### Task instructions
Lines from the one containing "Of the point" through the last line of the data are to be repeated word for word, both ends included.

= = = =

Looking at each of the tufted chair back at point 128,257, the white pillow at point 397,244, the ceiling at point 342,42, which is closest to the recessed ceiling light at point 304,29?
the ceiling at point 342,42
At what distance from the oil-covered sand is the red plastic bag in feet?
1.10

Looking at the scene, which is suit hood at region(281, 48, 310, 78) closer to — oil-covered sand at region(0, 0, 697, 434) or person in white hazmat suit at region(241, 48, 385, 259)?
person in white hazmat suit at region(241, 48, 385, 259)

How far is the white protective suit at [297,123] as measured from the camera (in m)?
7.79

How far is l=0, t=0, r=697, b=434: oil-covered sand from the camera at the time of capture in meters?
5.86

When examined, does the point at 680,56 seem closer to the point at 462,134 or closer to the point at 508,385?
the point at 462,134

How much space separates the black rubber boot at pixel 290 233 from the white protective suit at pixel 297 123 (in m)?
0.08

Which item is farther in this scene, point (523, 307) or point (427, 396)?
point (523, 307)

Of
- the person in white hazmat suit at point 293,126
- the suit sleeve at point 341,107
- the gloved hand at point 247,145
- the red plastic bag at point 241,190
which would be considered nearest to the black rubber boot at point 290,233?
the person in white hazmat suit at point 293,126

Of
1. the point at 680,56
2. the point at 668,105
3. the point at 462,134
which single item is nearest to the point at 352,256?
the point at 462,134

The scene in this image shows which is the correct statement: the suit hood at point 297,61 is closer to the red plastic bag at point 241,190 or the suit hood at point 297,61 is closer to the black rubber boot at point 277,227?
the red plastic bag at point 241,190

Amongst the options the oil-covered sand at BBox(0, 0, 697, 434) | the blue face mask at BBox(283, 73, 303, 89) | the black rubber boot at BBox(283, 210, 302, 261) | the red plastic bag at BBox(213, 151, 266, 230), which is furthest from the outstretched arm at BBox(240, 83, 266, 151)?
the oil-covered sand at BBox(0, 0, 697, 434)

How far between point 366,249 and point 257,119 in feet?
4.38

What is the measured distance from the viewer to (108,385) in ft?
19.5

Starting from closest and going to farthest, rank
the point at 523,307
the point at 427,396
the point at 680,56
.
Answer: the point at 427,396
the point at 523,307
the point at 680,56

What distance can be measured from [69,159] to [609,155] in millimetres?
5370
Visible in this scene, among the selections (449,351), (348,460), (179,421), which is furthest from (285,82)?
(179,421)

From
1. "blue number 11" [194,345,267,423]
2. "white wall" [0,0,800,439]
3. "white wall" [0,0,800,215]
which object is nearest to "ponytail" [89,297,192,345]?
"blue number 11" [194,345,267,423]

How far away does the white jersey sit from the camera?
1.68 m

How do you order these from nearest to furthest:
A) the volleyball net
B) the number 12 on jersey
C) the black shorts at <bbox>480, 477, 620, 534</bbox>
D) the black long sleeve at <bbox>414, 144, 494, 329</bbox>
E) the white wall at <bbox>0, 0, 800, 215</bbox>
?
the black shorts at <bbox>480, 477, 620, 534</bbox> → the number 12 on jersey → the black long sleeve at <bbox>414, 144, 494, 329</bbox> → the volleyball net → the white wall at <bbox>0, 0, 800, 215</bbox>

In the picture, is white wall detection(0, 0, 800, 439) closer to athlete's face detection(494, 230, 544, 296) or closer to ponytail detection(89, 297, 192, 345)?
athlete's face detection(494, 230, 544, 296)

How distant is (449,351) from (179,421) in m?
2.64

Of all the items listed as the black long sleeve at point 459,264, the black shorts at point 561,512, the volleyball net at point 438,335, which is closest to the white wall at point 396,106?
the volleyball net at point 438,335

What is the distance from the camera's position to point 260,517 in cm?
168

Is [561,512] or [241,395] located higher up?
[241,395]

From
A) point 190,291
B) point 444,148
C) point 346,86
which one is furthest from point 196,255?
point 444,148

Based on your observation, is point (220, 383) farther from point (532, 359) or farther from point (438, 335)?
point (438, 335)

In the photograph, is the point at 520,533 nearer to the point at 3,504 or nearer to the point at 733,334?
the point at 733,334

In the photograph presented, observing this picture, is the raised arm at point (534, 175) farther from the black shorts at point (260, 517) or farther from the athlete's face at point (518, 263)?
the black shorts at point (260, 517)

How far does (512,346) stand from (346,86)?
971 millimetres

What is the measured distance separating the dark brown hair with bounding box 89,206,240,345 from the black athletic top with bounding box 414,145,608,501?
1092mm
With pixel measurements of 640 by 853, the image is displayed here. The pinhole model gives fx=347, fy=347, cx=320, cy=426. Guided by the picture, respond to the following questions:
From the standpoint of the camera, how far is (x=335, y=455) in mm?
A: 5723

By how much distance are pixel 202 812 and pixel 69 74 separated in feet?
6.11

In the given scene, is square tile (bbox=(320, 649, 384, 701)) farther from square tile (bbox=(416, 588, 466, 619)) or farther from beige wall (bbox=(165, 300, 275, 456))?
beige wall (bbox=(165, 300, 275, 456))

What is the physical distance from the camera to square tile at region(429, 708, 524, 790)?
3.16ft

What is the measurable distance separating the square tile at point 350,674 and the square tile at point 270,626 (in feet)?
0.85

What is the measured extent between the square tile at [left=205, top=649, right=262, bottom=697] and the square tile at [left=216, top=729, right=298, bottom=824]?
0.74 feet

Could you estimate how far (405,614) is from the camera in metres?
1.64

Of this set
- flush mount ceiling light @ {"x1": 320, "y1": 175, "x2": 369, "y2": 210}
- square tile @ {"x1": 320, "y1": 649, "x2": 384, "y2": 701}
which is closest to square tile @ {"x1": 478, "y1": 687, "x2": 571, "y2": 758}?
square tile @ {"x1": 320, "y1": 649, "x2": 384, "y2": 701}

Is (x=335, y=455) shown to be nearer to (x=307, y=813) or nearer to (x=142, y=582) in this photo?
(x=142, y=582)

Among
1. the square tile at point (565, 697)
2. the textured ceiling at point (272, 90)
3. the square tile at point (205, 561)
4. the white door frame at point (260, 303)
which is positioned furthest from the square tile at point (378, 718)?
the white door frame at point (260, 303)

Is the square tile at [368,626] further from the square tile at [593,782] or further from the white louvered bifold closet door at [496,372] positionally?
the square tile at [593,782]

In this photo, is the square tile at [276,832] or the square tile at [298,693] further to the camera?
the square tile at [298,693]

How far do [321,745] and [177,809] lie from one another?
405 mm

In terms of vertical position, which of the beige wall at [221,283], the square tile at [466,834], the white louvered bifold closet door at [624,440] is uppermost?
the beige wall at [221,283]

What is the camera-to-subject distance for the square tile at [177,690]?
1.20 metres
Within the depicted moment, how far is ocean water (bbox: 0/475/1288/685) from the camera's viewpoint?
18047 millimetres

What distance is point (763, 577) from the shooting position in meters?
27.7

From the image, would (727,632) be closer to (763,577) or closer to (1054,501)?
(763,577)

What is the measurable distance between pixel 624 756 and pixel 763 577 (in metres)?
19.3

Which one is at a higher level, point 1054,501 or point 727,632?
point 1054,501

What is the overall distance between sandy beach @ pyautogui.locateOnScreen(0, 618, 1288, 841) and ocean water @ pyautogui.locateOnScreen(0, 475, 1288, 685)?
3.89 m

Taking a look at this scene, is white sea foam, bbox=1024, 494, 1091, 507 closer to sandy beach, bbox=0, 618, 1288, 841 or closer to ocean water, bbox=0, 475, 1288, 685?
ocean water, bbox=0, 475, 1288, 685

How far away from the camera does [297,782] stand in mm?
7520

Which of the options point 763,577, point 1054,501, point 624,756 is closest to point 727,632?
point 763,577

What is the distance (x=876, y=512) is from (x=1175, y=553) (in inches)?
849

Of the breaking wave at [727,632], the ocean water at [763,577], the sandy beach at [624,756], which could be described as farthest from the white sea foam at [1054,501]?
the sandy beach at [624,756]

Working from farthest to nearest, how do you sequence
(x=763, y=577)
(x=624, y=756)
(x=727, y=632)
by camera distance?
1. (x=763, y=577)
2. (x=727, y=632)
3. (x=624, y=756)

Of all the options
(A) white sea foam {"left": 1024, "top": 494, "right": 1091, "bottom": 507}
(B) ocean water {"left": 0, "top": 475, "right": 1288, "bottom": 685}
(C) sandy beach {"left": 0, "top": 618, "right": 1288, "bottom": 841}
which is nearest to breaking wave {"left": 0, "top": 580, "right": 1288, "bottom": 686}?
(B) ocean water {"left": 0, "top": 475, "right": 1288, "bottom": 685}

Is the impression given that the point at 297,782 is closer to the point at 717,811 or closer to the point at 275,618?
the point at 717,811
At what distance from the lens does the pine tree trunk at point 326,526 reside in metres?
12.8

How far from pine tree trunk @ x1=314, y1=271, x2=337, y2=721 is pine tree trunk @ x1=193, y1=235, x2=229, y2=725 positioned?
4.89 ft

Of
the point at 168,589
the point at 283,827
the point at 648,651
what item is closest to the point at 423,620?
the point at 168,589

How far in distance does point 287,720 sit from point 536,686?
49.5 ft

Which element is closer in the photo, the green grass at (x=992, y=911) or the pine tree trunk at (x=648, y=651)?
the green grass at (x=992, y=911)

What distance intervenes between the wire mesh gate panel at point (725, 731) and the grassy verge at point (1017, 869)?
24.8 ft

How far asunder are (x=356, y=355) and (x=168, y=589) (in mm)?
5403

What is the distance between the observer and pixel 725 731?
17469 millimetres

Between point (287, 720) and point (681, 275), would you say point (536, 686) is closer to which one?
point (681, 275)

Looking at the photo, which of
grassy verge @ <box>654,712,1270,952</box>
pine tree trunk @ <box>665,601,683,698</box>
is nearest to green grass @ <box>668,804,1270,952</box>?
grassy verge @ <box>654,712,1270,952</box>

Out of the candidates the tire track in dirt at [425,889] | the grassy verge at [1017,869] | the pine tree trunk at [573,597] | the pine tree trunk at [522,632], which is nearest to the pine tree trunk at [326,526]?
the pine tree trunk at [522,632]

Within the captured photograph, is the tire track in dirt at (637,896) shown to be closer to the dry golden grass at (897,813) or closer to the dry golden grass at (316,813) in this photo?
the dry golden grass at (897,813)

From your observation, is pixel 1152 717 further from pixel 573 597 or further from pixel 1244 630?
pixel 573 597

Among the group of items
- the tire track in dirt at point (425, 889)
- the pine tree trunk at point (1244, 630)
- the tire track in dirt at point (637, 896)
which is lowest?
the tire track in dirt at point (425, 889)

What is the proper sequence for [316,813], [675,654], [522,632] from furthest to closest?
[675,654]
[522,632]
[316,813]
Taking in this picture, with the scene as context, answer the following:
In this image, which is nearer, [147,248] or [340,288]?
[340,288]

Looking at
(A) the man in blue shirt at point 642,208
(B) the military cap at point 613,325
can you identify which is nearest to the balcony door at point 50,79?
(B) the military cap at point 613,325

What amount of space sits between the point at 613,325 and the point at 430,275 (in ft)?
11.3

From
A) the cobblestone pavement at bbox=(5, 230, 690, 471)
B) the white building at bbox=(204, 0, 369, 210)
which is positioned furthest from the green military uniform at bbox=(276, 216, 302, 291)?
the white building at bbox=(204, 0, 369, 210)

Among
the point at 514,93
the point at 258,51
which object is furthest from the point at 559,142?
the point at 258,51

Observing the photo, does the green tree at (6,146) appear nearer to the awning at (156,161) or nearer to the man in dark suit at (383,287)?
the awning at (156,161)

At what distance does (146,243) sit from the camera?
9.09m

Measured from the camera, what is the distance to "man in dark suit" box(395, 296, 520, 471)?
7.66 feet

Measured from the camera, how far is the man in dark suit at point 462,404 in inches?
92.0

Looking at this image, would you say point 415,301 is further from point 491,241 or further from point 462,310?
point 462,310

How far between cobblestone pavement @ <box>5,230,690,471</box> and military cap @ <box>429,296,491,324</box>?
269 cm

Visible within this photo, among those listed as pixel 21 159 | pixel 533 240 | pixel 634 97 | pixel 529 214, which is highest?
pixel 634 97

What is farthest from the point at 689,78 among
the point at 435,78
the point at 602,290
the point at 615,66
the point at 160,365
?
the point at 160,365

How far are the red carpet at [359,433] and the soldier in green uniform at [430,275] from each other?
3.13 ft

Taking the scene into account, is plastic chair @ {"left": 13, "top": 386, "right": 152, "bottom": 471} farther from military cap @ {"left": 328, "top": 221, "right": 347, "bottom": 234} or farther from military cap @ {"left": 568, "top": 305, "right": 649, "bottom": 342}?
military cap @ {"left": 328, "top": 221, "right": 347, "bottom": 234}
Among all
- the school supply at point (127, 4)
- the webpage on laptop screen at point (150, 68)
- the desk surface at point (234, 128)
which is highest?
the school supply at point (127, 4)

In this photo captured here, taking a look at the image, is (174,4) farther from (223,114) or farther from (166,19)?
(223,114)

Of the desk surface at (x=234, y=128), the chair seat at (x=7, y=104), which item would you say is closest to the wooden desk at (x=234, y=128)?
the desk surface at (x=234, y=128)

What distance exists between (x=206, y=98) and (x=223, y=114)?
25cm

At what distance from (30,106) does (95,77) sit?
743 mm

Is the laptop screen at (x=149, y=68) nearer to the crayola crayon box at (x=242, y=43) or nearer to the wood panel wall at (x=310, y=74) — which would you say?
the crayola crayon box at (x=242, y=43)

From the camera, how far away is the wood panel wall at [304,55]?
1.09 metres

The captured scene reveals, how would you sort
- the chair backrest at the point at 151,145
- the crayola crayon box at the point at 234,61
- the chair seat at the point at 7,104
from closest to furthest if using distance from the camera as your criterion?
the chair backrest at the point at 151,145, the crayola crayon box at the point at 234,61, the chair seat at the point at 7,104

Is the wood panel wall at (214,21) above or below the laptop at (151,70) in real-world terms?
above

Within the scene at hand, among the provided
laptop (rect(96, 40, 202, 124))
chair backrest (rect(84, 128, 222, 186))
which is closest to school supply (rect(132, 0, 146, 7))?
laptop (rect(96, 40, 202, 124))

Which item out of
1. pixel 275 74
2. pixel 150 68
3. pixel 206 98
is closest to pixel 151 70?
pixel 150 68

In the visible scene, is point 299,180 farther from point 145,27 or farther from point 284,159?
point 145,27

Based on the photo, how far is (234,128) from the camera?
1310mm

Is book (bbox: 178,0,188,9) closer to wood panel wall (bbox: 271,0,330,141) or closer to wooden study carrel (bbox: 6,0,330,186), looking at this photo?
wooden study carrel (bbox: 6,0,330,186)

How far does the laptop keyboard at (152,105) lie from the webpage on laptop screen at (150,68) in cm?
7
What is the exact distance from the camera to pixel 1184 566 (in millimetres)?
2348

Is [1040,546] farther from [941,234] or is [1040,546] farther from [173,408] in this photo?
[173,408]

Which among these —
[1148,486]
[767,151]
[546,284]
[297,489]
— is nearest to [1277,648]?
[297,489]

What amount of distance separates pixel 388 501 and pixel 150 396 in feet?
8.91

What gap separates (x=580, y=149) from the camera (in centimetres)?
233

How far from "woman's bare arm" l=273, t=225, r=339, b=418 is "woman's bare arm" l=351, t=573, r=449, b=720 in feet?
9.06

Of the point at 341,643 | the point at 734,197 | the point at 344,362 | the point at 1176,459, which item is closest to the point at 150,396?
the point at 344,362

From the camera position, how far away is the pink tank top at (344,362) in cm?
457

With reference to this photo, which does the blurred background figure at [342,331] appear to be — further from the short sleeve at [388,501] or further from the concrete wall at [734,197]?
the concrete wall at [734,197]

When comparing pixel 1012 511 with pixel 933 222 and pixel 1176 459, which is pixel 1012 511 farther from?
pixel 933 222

= = = =

### Result
Of the point at 341,643 | the point at 734,197 | the point at 344,362 | the point at 1176,459, which item is closest to the point at 150,396?
the point at 344,362

From the camera position, how far away is the pink tank top at (344,362) in cm?
457

With reference to this photo, which does the blurred background figure at [342,331] appear to be — further from the short sleeve at [388,501] or further from the concrete wall at [734,197]?
the concrete wall at [734,197]

When comparing pixel 1012 511 with pixel 933 222 and pixel 1176 459, which is pixel 1012 511 farther from?
pixel 933 222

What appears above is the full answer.